Mapping Approaches to AI Safety

In their article there are three main categories of safety checks on AI:

Social constraints

External constraints

Internal constraints

I have added three more categories:

AI is used to create a safe AI

Multi-level solutions

Meta-level

which describes the general requirements for any AI safety theory.

In addition, I have divided the solutions into simple and complex. Simple solutions are the ones whose recipe we know today. For example: “do not create any AI”. Most of these solutions are weak, but they are easy to implement.

Complex solutions require extensive research and the creation of complex mathematical models for their implementation, and could potentially be much stronger. But the odds are less that there will be time to realize them and implement successfully.

Additional ideas for AI safety been including in the map from the work of Ben Goertzel, Stuart Armstrong and Christiano.

My novel contributions include:

1. Restriction of the self-improvement of the AI. Just as a nuclear reactor is controlled by regulating the intensity of the chain reaction, one may try to control AI by limiting its ability to self-improve in various ways.

2. Capture the beginning of dangerous self-improvement. At the start of potentially dangerous AI it has a moment of critical vulnerability, just as a ballistic missile is most vulnerable at the start. Imagine that AI gained an unauthorized malignant goal system and started to strengthen itself. At the beginning of this process, it is still weak, and if it is below the level of human intelligence at this point, it may be still more stupid than the average human even after several cycles of self-empowerment. Let's say it has an IQ of 50 and after self-improvement it rises to 90. At this level it is already committing violations that can be observed from the outside (especially unauthorized self-improving), but does not yet have the ability to hide them. At this point in time, you can turn it off. Alas, this idea would not work in all cases, as some of the objectives may become hazardous gradually as the scale grows (1000 paperclips are safe, one billion are dangerous, 10 to power 20 are an x-risk). This idea was put forward by Ben Goertzel.

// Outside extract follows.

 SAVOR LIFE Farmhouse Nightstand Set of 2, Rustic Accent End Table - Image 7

3. AI constitution. First, in order to describe the Friendly AI and human values we can use the existing body of laws. (It would be a crime to create an AI that would not comply with the law.) Second, to describe the rules governing the conduct of AI, we can create a complex set of rules (laws that are much more complex than Asimov’s three laws), which will include everything we want from AI. This set of rules can be checked in advance by specialized AI, which calculates only the way in which the application of these rules can go wrong (something like mathematical proofs based on these rules).

4. "Philosophical landmines." In the map of AI failure levels I have listed a number of ways in which high-level AI may halt when faced with intractable mathematical tasks or complex philosophical problems. One may try to fight high-level AI using "landmines", that is, putting it in a situation where it will have to solve some problem, but within this problem is encoded more complex problems, the solving of which will cause it to halt or crash. These problems may include Godelian mathematical problems, nihilistic rejection of any goal system, or the inability of AI to prove that it actually exists.

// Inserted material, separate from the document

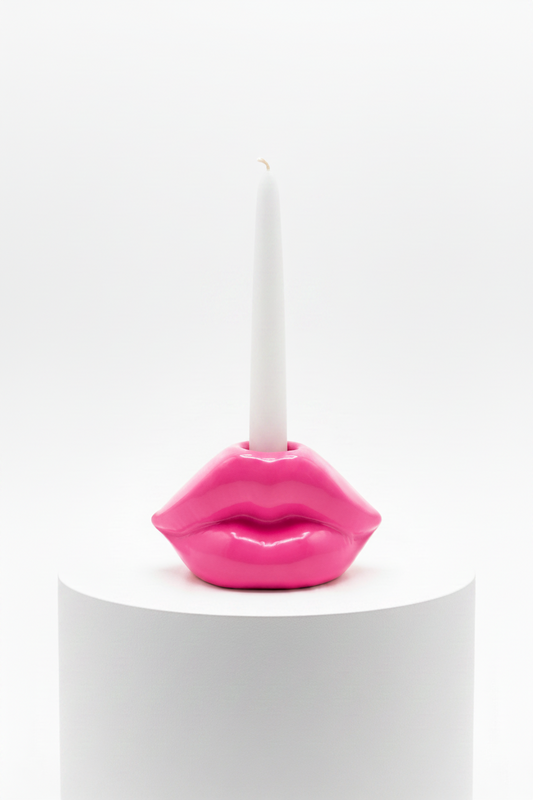 HOT LIPS - Pink Ceramic Taper Candleholder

5. Multi-layer protection. The idea here is not that if we apply several methods at the same time, the likelihood of their success will add up. Simply adding methods will not work if all the methods are weak. Rather, the idea is that the methods of protection can work together to protect the object from all sides. In a sense, human society works the same way: a child is educated by an example as well as by rules of conduct, then he begins to understand the importance of compliance with these rules, but also at the same time the law, police and neighbors are watching him, so he knows that criminal acts will put him in jail. As a result, lawful behaviour is his goal which he finds rational to obey.

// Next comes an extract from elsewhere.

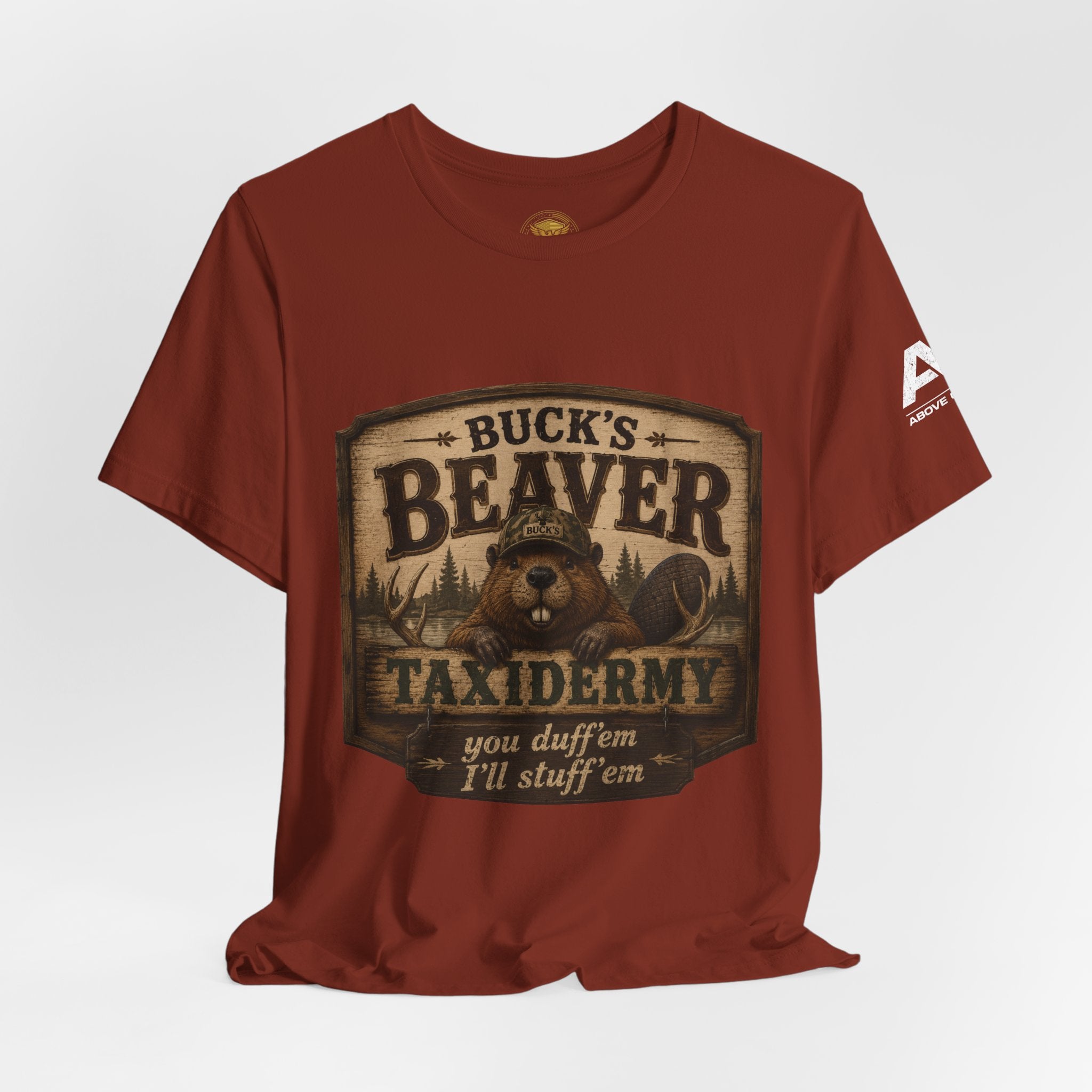 Beaver Taxidermy T‑Shirt — "Buck's Beaver Taxidermy: you duffern I'll stuff 'em" Rustic Hunting Tee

This idea can be reflected in the specific architecture of AI, which will have at its core a set of immutable rules, on which the human emulation will be built to make high-level decisions. Complex tasks will be delegated to a narrow Tool AIs. In addition, an independent emulation (conscience) will check the ethics of its decisions. Decisions will first be tested in a multi-level virtual reality, and the ability of self-improvement of the whole system will be significantly limited. That is, it will have an IQ of 300, but not a million. This will make it effective in solving aging and global risks, but it will also be predictable and understandable to us. The scope of its jurisdiction should be limited to a few important factors: prevention of global risks, death prevention, and the prevention of war and violence. But we should not trust it in such an ethically delicate topic as the prevention of suffering, which should be addressed with the help of conventional methods.

FULL SIZE VERSION

This map could be useful for the following applications:

1. As illustrative material in the discussions. Often people find solutions in an ad hoc way, once they learn about the problem of friendly AI or are focused on one of their favorite solutions.

2. As a quick way to check whether a new solution really has been found.

3. As a tool to discover new solutions. Any systematization creates "free cells" to fill for which one can come up with new solutions. One can also combine existing solutions or be inspired by them.

4. There are several new ideas in the map.

A companion to this map is the map of AI failure levels. In addition, this map is subordinated to the map of global risk prevention methods and corresponds to the block "Creating Friendly AI" Plan A2 within it.